Set down each entry exactly as given; pictures should not appear in the copy.

[Opening Information given section]

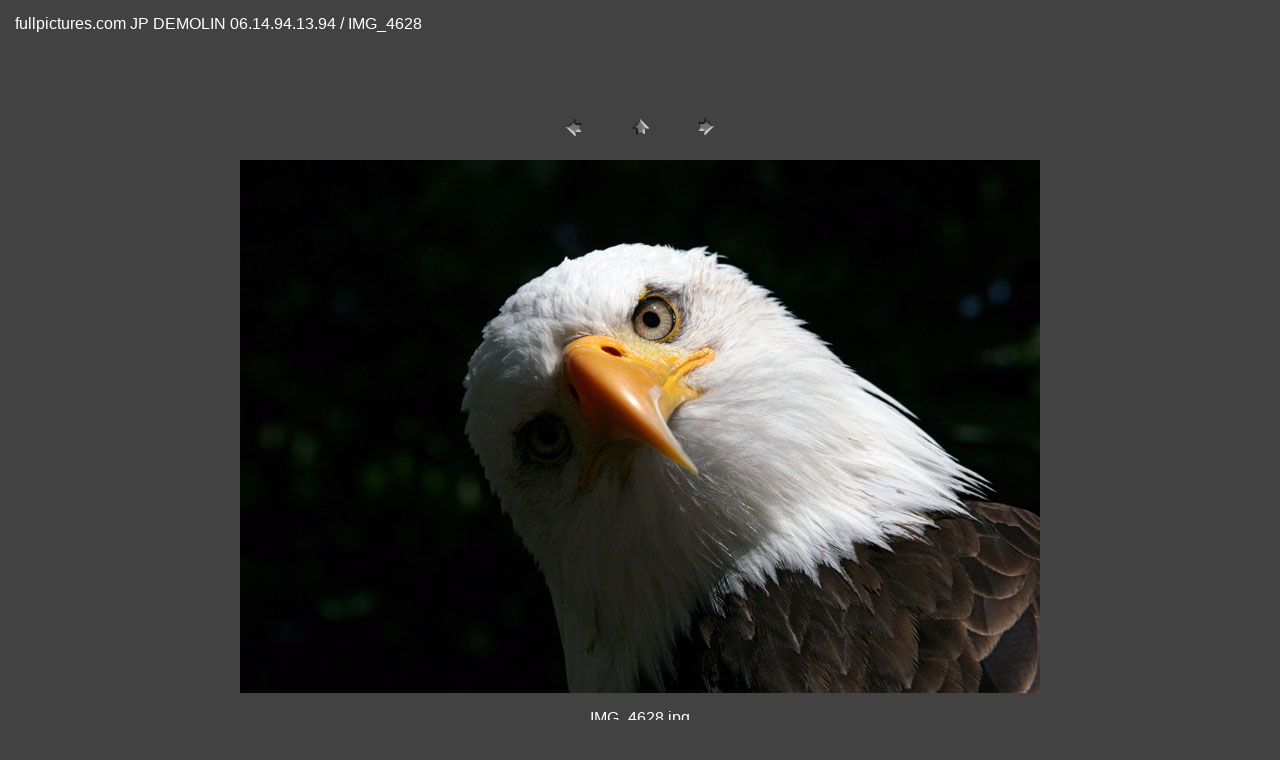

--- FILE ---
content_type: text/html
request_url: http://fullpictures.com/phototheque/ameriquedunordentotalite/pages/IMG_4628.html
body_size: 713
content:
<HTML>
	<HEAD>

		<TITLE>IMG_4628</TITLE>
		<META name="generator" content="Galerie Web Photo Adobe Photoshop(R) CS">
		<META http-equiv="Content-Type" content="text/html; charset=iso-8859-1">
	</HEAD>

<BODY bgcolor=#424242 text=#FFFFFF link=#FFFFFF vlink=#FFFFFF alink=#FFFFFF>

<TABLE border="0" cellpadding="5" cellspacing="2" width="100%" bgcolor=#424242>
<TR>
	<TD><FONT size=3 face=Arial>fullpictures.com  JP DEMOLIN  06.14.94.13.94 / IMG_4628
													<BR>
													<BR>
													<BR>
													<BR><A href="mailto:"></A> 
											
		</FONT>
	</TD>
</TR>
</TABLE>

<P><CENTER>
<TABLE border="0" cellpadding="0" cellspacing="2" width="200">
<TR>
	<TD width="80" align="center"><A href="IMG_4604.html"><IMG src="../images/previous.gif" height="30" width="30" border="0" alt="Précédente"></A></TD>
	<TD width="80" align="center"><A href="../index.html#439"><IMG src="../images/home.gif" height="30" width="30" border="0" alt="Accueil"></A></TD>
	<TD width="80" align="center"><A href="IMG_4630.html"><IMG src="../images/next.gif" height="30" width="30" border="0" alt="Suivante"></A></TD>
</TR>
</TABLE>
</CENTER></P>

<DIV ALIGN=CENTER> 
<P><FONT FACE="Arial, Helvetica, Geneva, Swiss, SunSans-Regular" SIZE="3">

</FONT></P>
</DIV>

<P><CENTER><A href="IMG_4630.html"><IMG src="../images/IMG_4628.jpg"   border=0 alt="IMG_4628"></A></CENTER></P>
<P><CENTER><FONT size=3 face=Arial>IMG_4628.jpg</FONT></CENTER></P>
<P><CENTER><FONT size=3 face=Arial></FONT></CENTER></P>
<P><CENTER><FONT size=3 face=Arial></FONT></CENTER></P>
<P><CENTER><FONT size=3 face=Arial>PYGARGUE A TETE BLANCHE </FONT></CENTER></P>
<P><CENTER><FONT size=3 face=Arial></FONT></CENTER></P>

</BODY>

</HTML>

[Closing Information given section]

[Response to the task]
--- FILE ---
content_type: text/html
request_url: http://fullpictures.com/phototheque/ameriquedunordentotalite/pages/IMG_4628.html
body_size: 713
content:
<HTML>
	<HEAD>

		<TITLE>IMG_4628</TITLE>
		<META name="generator" content="Galerie Web Photo Adobe Photoshop(R) CS">
		<META http-equiv="Content-Type" content="text/html; charset=iso-8859-1">
	</HEAD>

<BODY bgcolor=#424242 text=#FFFFFF link=#FFFFFF vlink=#FFFFFF alink=#FFFFFF>

<TABLE border="0" cellpadding="5" cellspacing="2" width="100%" bgcolor=#424242>
<TR>
	<TD><FONT size=3 face=Arial>fullpictures.com  JP DEMOLIN  06.14.94.13.94 / IMG_4628
													<BR>
													<BR>
													<BR>
													<BR><A href="mailto:"></A> 
											
		</FONT>
	</TD>
</TR>
</TABLE>

<P><CENTER>
<TABLE border="0" cellpadding="0" cellspacing="2" width="200">
<TR>
	<TD width="80" align="center"><A href="IMG_4604.html"><IMG src="../images/previous.gif" height="30" width="30" border="0" alt="Précédente"></A></TD>
	<TD width="80" align="center"><A href="../index.html#439"><IMG src="../images/home.gif" height="30" width="30" border="0" alt="Accueil"></A></TD>
	<TD width="80" align="center"><A href="IMG_4630.html"><IMG src="../images/next.gif" height="30" width="30" border="0" alt="Suivante"></A></TD>
</TR>
</TABLE>
</CENTER></P>

<DIV ALIGN=CENTER> 
<P><FONT FACE="Arial, Helvetica, Geneva, Swiss, SunSans-Regular" SIZE="3">

</FONT></P>
</DIV>

<P><CENTER><A href="IMG_4630.html"><IMG src="../images/IMG_4628.jpg"   border=0 alt="IMG_4628"></A></CENTER></P>
<P><CENTER><FONT size=3 face=Arial>IMG_4628.jpg</FONT></CENTER></P>
<P><CENTER><FONT size=3 face=Arial></FONT></CENTER></P>
<P><CENTER><FONT size=3 face=Arial></FONT></CENTER></P>
<P><CENTER><FONT size=3 face=Arial>PYGARGUE A TETE BLANCHE </FONT></CENTER></P>
<P><CENTER><FONT size=3 face=Arial></FONT></CENTER></P>

</BODY>

</HTML>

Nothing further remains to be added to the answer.